Жизнь и приключения Андрея Болотова, описанные самим им для своих потомков. Том 4 — страница 57 из 212

Г. Давыдовъ какъ ни крѣпился, какъ ни ободрялъ себя, но—членъ чувствительный! Боль преодолѣвала все мужество, пожимается, охаетъ и говоритъ: «какъ бы, братцы, и чѣмъ помочь? Ты, Андрей Тимоѳеевичъ, дока на все, не знаешь ли чѣмъ и какъ?» — «Извольте», говорю и бросаюсь искать густой грязи, обжимаю ею палецъ и обвязываю; боль утоляется, кровь течь перестаетъ. Всѣ между тѣмъ одѣваются, онъ также. «Слава Богу, ничего, ничего!» Начинается другая сцена, загремѣли рюмки и стаканы, запѣнились напитки, и начались оргіи, приношенія жертвъ Бахусу или, прямѣе сказать, куликанье, и продолжается до вечера, но боль въ ногѣ продолжаетъ свое дѣло и принуждаетъ пораненнаго хромать, посылаютъ за лѣкаремъ и сей перевязываетъ ногу и рану на ней уже порядочно и по свему искусству.

Между тѣмъ, боярыни и дѣвицы, и въ томъ числѣ и наши, гуляютъ по саду. Число гостей умножается, пріѣзжаетъ еще кое-кто изъ Тулы. Наступаетъ вечеръ, надобно иттить всѣмъ во дворецъ,

и больному съ товарищи какъ-нибудь также, какъ-нибудь идетъ и себя пересиливаетъ. Пріуготовляется вечерній столъ, всѣ ужинаютъ, шумятъ, кричатъ, спорятъ, смѣются и хохочатъ, музыкагремитъ. Ничего не слышно, всѣ въ удовольствіи, надобно начать праздникъ и послѣ ужина потанцовать, хоть немного. Рѣзвятся, танцуютъ и тѣмъ оканчиваютъ день, и было все весело и хорошо, кромѣ ноги окаянной. Но—такъ и быть!

Въ наступившій за симъ день было у насъ подторжье или, прямѣе сказать, началась самая ярмонка во всемъ своемъ видѣ и совершенствѣ. Въ сей годъ была она не такъ многолюдна, какъ прежде, но дворянства наѣхало множество и больше, нежели въ другіе годы. Мы насчитали однихъ знакомыхъ дворянскихъ фамилій цѣлыхъ три десятка. Подъѣхало и изъ Тулы къ намъ еще нѣсколько гостей новыхъ, другъ мой Антонъ Никитичъ Сухотинъ съ сыномъ, г. Веницеевъ, славный игрокъ и богачъ Гаврила Михайловъ, г. Челищевъ; а изъ деревень: другъ мой Алексѣй Андреяновичъ Албычевъ съ дѣтьми, г. Шушеринъ, г. Шишковъ, господа Марковы, г. Ушаковъ, г. Хомяковъ и многіе другіе; и пристаютъ, кто во дворцѣ у г-на Давыдова, кто у меня въ домѣ, кто въ иныхъ домахъ, у своихъ друзей и знакомыхъ, и прочее.

- _Имеющиеся материалы_:
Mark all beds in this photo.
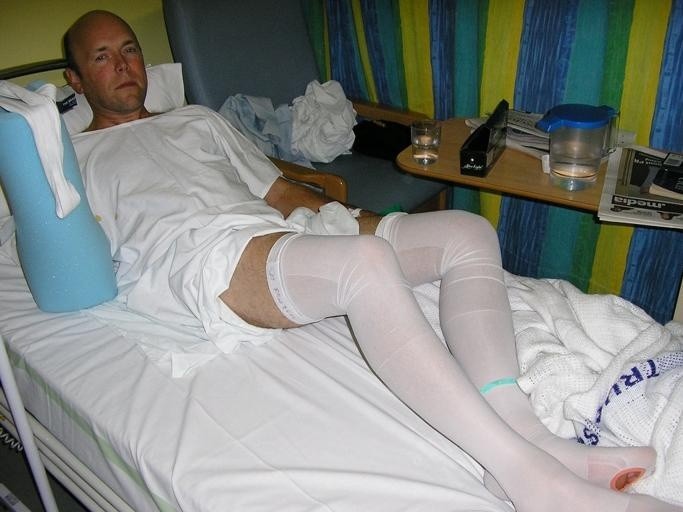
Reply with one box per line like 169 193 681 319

- _Задание_: Продолжите отрывок о празднике и ярмарке, начав сразу после его последнего предложения. Материалы никак не связаны с отрывком.

- _Результат выполнения_:
По-утру не успѣли всѣ и тутошніе, и пріѣзжіе одѣться и убраться, какъ съѣзжаются всѣ во дворецъ на поклонъ и съ привѣтствіями своими къ Николаю Сергѣевичу, какъ къ особѣ, представшей (sic) тогда первое въ городѣ лицо и игравшей знаменитѣйшую ролю. Сіе льститъ его самолюбію, сердце у него прыгаетъ от удовольствія и прямо на своемъ мѣстѣ. Онъ принимаетъ всѣхъ дружески и благосклонно, всѣхъ взаимно привѣтствуетъ, всѣхъ и каждаго ласкаетъ, со всѣми обращается просто, безъ всякой спѣси, гордости и дружелюбно, говоритъ то съ тѣмъ, то съ другимъ; тѣ между собою начинаютъ шутки, издѣвки, смѣхи и хохотанья, дѣлается от того шумъ

гулъ, и раздается по всѣмъ комнатамъ, и все утро проведено весело и пріятно.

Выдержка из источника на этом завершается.